We've consulted and reconsulted the ethics committee at least five times, and they can't do anything. It's awful. I refuse to take care of him - I had him five nights in a row over Christmas and since then I have not been able to bring myself to stick so much as a toe in that room. I just can't deal with him anymore. Fortunately, I'm charge a lot, so I can give him to someone else.

Wjat is the whole point of a DNR if a family can override it? That makes no sense to me. If he is making himself a DNR, the whole point of that is fir when the time comes, as obviously nobody is in their right mind when the devastating event happens. The family should not be allowed to override his written wishes. To me, there is no ethical issue there and I'm trying to decide why and how this is happening. If his wishes are documented, it would be unethical to override that.

I see it often. Most of the time, it's because family is very unaccepting of the diagnosis/prognosis and others it's waiting game trying to find somewhere outside of the ICU to place a patient. I find there are not enough LTAC facilities around that will take vents. The wait can be long.

Specializes in ED, ICU, PSYCH, PP, CEN.

All of the above.

Specializes in CCU, SICU, CVICU.

We have an 18-bed intermediate care unit in the hospital where I work that is usually has like 10 chronic, stable vents. The problem is, our hospital does not allow even stable vents on med/surg or tele (kinda stupid, I think). So the stable vents stay in stepdown until one of the few vent nursing homes has a free bed or they end up on trach collar. The rest of the stable ICU patients get stuck in limbo, where they are too stable for ICU but too heavy for a floor. We had a trach'd vascular patient who was a fail to wean in our SICU who waited so long for a stepdown bed on our intermediate unit, that we actually ended up weaning him on our unit (decannulated and everything) and just sent him to the inpatient surgical floor!

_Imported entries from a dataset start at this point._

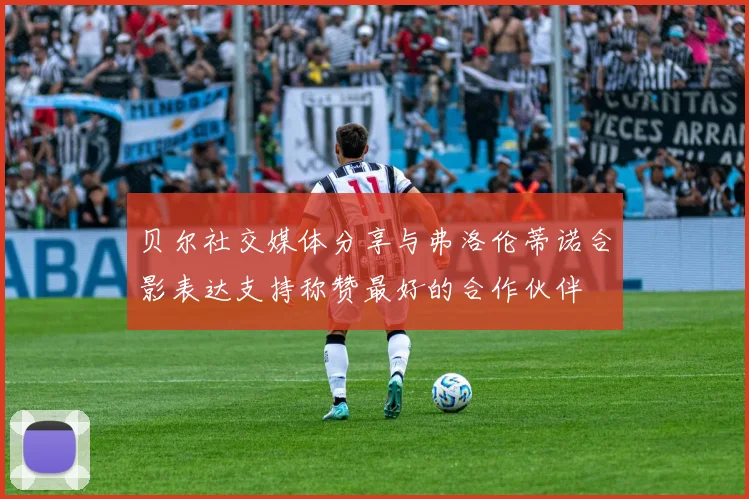 贝尔社交媒体分享与弗洛伦蒂诺合影表达支持称赞最好的合作伙伴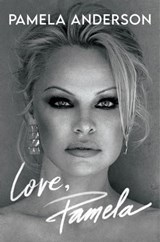 Love, Pamela - Pamela Anderson - 9781472291134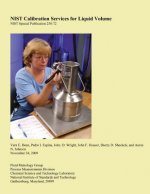 NIST Calibration Services for Liquid Volume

I see this less in Surgical ICU than I did when I worked in MICU. MICUs tend to have this problem from what I have gathered because of all the respiratory failure.

Specializes in MICU - CCRN, IR, Vascular Surgery.

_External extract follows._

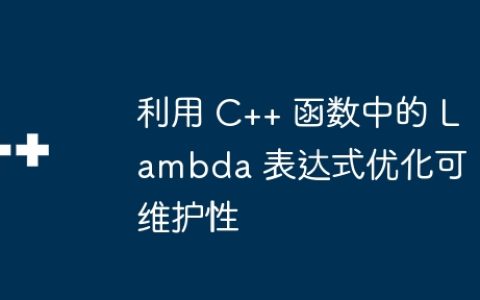 利用 C++ 函数中的 Lambda 表达式优化可维护性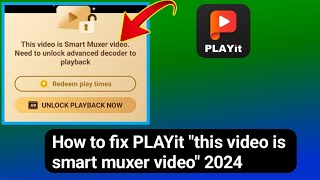 How to fix PLAYit this video is smart muxer video 2024  playit unlocked playback problem [upl. by Maryjane]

I work in a MICU and it often feels like an LTACH and it frustrates me to no end. We see all of the same stuff people have already mentioned, but our stepdown unit can't take even the most stable of long term trach vents, the ones where family takes care of the trach vent at home! And we have had a big problem these last few years where a patient is accepted to whatever place, but then they refuse to accept the bed because they don't want to leave the hospital. We had one patient do this to us for FOUR MONTHS this winter. The patient just wanted to stay with us for the patient ratio and the narcotics, they refused every other aspect of care. It was HORRIBLE.